▶ [DOCUMENT EXTRACT]
+++
I would rather put the emphasis on creating affordable housing and also regulating these scam artists and these scam private colleges that take advantage of students and so on. I think the government needs to wake up and regulate them and have more inspections of these institutions rather than to put caps on on students.

Because even if we put caps on students, those problems would continue. It doesn’t
mean that more housing, more affordable housing is being created.

Now that we have had nearly three decades with essentially no social housing built, the onslaught of opinion pieces on the foolishness of any public role in housing is in full swing: don’t you dare even think about it.

I saw a particularly fine — if wildly laughable — example of the genre in the Financial Post last week, by columnist and U.S.-billionaire-funded right-wing Fraser Instituted-funded cadre William Watson.

The main reason we have a housing crisis, you see, is that governments have made it impossible for landlords to make a living, and the culture as a whole excoriates them, so nobody wants to own rental housing anymore.

Uh, OK.

Watson writes:

If anyone has ever seen a news report, especially on CBC, in which the landlord’s side of the story is told fairly, and the difficulty of dealing with deadbeat or destructive tenants is given appropriate weight, please let me know. I watch a lot of news and I’ve never seen it — no doubt because reporters are more likely to be tenants than landlords.

I mean, I wrote a Morning File bit a while back on how landlord associations feed sob stories to media, and media outlets gladly oblige.
+++
▶ [COLLECTED MATERIAL]

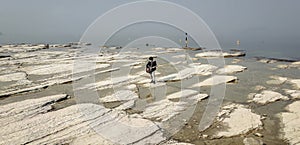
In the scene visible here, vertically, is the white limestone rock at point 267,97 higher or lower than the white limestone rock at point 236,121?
higher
+++
▶ [PROBLEM SET]
[1] Say whether each statement agrees with the housing commentary. Answer yes or no, and quote the words of the text that decide it.
(a) The opening view favors regulating private colleges over capping students.
(b) The William Watson column ran in the Globe and Mail.
(c) Almost no social housing has been built for nearly three decades.
[2] Summarize the housing commentary in two sentences.

▶ [OUTPUTS BY TASK]
[1]
(a) Yes: "I would rather put the emphasis on creating affordable housing and also regulating these scam artists and these scam private colleges"
(b) No: "in the Financial Post last week"
(c) Yes: "Now that we have had nearly three decades with essentially no social housing built"

[2] The opening view favors creating affordable housing and regulating private colleges over capping students, because caps would not create more affordable housing. The writer then ridicules a Financial Post column by William Watson that blames the housing crisis on governments and a culture that make owning rental housing unappealing, and recalls an earlier Morning File piece on how landlord associations feed sob stories to media.